Współczesne modele teoretyczne jąder atomowych można podzielić na dwie
grupy: mikroskopowe i fenomenologiczne. Modele mikroskopowe próbują
opisać jądra za pomocą równań mechaniki kwantowej, co udaje się tylko w
przypadku jąder ze stosunkowo niewielką liczbą protonów i neutronów.
Natomiast modele fenomenologiczne nie wnikają w naturę zjawisk
fizycznych, lecz starają się znaleźć bardziej ogólne, statystyczne
zależności między różnymi jądrami.
„Opisy wychodzące od najbardziej podstawowych zasad
kwantowo-mechanicznych są możliwe do wyprowadzenia tylko dla prostych
jąder, liczących nie więcej niż kilkanaście cząstek, natomiast modele
statystyczne działają świetnie, tyle że na naprawdę dużych zbiorach
danych. No i mamy problem, bo liczba protonów i neutronów w większości
jąder atomowych jest pośrednia: dostatecznie duża, by praktycznie
uniemożliwić dokładny opis, i jednocześnie tak mała, że opis
statystyczny pozostaje nieprecyzyjny”, wyjaśnia dr Miernik.
Współczesna fizyka zna cztery oddziaływania fundamentalne: grawitacyjne,
elektromagnetyczne, jądrowe silne i jądrowe słabe. Grawitacja działa
między obiektami mającymi masę i kształtuje Wszechświat w skalach
kosmicznych. Elektromagnetyzm wiąże ujemnie naładowane elektrony z
dodatnimi jądrami atomowymi tworząc atomy, które możemy obserwować
dzięki jego nośnikom: fotonom. Oddziaływania jądrowe silne „sklejają”
kwarki w protony i neutrony, podstawowe składniki jąder atomowych. Na
tym tle oddziaływania jądrowe słabe wydają się mało znaczące.
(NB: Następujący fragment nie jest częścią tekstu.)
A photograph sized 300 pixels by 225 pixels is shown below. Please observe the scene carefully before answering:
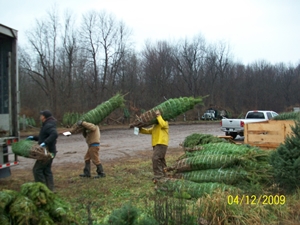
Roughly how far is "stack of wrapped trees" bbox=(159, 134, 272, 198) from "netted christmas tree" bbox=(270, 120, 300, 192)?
388mm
„Nic bardziej mylnego! Oddziaływania jądrowe słabe pełnią bardzo ważną
rolę: to dzięki nim jedne cząstki jądrowe mogą się zmieniać w inne.
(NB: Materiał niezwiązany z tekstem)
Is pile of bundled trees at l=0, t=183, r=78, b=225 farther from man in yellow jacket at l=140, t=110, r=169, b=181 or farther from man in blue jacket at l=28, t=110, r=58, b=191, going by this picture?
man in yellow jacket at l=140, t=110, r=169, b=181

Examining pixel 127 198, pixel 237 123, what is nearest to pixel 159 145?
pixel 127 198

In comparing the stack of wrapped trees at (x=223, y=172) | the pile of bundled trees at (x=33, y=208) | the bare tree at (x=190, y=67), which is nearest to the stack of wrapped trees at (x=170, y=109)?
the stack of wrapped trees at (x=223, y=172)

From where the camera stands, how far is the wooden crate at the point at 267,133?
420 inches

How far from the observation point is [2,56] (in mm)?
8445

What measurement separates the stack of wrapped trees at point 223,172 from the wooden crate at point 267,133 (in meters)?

Gdyby nie oddziaływania słabe, we Wszechświecie nie byłoby wielu
pierwiastków”, stwierdza dr Miernik.
Podstawowymi fabrykami pierwiastków we Wszechświecie są gwiazdy.
Zachodzące w nich reakcje termojądrowe nie są jednak w stanie wytworzyć
jąder atomowych cięższych od żelaza. Na szczęście dzięki oddziaływaniom
słabym w jądrach dochodzi niekiedy do przemiany beta minus: neutron
zmienia się w proton i dwie inne cząstki, elektron i antyneutrino
elektronowe, które szybko „uciekają” z jądra. Wskutek przemian beta
minus liczba protonów w jądrze atomowym się zwiększa, co za każdym razem
oznacza narodziny nowego pierwiastka.
„Ciekawe rzeczy dzieją się nie tylko w trakcie przemiany beta, ale także
po niej. Nowe jądro może być wzbudzone energetycznie. Jeśli ma zbliżone
liczby neutronów i protonów, prawdopodobnie pozbędzie się nadmiaru
energii po prostu emitując promieniowanie gamma. Jeśli jednak w jądrze
jest duży nadmiar neutronów, może pozbyć się energii emitując neutron.
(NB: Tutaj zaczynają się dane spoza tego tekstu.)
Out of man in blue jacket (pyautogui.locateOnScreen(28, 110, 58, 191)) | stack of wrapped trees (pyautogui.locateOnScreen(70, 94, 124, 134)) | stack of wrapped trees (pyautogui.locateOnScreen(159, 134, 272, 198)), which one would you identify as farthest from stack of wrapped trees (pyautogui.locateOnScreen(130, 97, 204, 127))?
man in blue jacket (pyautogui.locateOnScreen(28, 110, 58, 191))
Mamy więc najpierw przemianę beta, a po niej opóźnioną emisję neutronu”,
wyjaśnia dr Miernik.
Opóźniona emisja neutronów z jąder atomowych to proces o istotnym
znaczeniu w astrofizyce. Podczas wybuchów supernowych uwalniane są
ogromne ilości neutronów, z których część jest wychwytywana przez jądra
atomowe. Jedna z głównych ścieżek produkcji nowych pierwiastków,
odpowiedzialna za powstanie mniej więcej połowy izotopów cięższych od
żelaza, prowadzi wówczas właśnie przez przemianę beta minus połączoną z
emisją neutronów opóźnionych.
„Brak wiedzy o egzotycznych jądrach atomowych, tworzących się w
wybuchach supernowych, to prawdziwa przeszkoda w pełnym zrozumieniu
zachodzących wówczas zjawisk”, mówi dr Miernik.
Opóźniona emisja neutronów ma znaczenie także na Ziemi: umożliwia
relatywnie łatwą kontrolę przebiegu reakcji jądrowych w reaktorach
atomowych. Gdyby podczas rozpadu uranu wszystkie neutrony uwalniały się
natychmiast, każda reakcja byłaby łańcuchowa i prowadziła do eksplozji
nuklearnej. Na szczęście świat działa inaczej i choć w rozpadach uranu
tylko jeden neutron na kilkadziesiąt jest emitowany z opóźnieniem, ta
niewielka liczba wystarcza do kontrolowania reakcji.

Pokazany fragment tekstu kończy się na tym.